* _Data supplied_
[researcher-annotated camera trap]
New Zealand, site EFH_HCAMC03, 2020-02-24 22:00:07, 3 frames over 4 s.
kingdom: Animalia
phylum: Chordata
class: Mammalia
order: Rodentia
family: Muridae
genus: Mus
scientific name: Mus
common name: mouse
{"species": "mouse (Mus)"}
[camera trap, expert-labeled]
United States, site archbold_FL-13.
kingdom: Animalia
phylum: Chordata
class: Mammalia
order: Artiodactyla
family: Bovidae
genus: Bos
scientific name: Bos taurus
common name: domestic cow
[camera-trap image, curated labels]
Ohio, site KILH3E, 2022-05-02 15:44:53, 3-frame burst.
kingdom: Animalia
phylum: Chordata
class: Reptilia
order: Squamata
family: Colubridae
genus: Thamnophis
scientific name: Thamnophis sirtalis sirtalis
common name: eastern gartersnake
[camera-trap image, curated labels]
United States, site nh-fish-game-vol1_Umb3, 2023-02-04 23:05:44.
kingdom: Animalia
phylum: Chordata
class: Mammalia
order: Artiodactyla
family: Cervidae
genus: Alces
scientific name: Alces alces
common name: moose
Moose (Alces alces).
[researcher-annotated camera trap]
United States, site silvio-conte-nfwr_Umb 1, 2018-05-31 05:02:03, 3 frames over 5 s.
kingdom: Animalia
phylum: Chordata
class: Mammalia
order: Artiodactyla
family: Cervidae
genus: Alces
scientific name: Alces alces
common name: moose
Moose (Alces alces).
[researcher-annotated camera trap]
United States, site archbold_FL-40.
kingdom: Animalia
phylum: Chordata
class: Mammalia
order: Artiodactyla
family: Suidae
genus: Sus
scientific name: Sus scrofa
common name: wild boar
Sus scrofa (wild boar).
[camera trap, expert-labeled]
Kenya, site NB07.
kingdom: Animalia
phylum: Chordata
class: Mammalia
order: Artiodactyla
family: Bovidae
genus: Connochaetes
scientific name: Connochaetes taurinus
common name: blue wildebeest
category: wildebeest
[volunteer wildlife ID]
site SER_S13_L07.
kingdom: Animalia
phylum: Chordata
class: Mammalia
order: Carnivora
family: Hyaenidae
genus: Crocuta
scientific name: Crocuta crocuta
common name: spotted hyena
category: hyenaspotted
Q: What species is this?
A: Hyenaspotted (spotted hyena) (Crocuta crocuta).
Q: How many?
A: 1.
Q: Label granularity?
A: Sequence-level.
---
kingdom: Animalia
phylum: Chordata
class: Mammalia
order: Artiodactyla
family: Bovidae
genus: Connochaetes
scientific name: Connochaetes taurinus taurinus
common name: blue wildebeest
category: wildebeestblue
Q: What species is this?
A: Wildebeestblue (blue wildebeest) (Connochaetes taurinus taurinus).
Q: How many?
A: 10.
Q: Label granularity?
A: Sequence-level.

* _Goal of the exercise_
Please print all of the material again with no alteration.

* _Expected answer_
[researcher-annotated camera trap]
New Zealand, site EFH_HCAMC03, 2020-02-24 22:00:07, 3 frames over 4 s.
kingdom: Animalia
phylum: Chordata
class: Mammalia
order: Rodentia
family: Muridae
genus: Mus
scientific name: Mus
common name: mouse
{"species": "mouse (Mus)"}
[camera trap, expert-labeled]
United States, site archbold_FL-13.
kingdom: Animalia
phylum: Chordata
class: Mammalia
order: Artiodactyla
family: Bovidae
genus: Bos
scientific name: Bos taurus
common name: domestic cow
[camera-trap image, curated labels]
Ohio, site KILH3E, 2022-05-02 15:44:53, 3-frame burst.
kingdom: Animalia
phylum: Chordata
class: Reptilia
order: Squamata
family: Colubridae
genus: Thamnophis
scientific name: Thamnophis sirtalis sirtalis
common name: eastern gartersnake
[camera-trap image, curated labels]
United States, site nh-fish-game-vol1_Umb3, 2023-02-04 23:05:44.
kingdom: Animalia
phylum: Chordata
class: Mammalia
order: Artiodactyla
family: Cervidae
genus: Alces
scientific name: Alces alces
common name: moose
Moose (Alces alces).
[researcher-annotated camera trap]
United States, site silvio-conte-nfwr_Umb 1, 2018-05-31 05:02:03, 3 frames over 5 s.
kingdom: Animalia
phylum: Chordata
class: Mammalia
order: Artiodactyla
family: Cervidae
genus: Alces
scientific name: Alces alces
common name: moose
Moose (Alces alces).
[researcher-annotated camera trap]
United States, site archbold_FL-40.
kingdom: Animalia
phylum: Chordata
class: Mammalia
order: Artiodactyla
family: Suidae
genus: Sus
scientific name: Sus scrofa
common name: wild boar
Sus scrofa (wild boar).
[camera trap, expert-labeled]
Kenya, site NB07.
kingdom: Animalia
phylum: Chordata
class: Mammalia
order: Artiodactyla
family: Bovidae
genus: Connochaetes
scientific name: Connochaetes taurinus
common name: blue wildebeest
category: wildebeest
[volunteer wildlife ID]
site SER_S13_L07.
kingdom: Animalia
phylum: Chordata
class: Mammalia
order: Carnivora
family: Hyaenidae
genus: Crocuta
scientific name: Crocuta crocuta
common name: spotted hyena
category: hyenaspotted
Q: What species is this?
A: Hyenaspotted (spotted hyena) (Crocuta crocuta).
Q: How many?
A: 1.
Q: Label granularity?
A: Sequence-level.
---
kingdom: Animalia
phylum: Chordata
class: Mammalia
order: Artiodactyla
family: Bovidae
genus: Connochaetes
scientific name: Connochaetes taurinus taurinus
common name: blue wildebeest
category: wildebeestblue
Q: What species is this?
A: Wildebeestblue (blue wildebeest) (Connochaetes taurinus taurinus).
Q: How many?
A: 10.
Q: Label granularity?
A: Sequence-level.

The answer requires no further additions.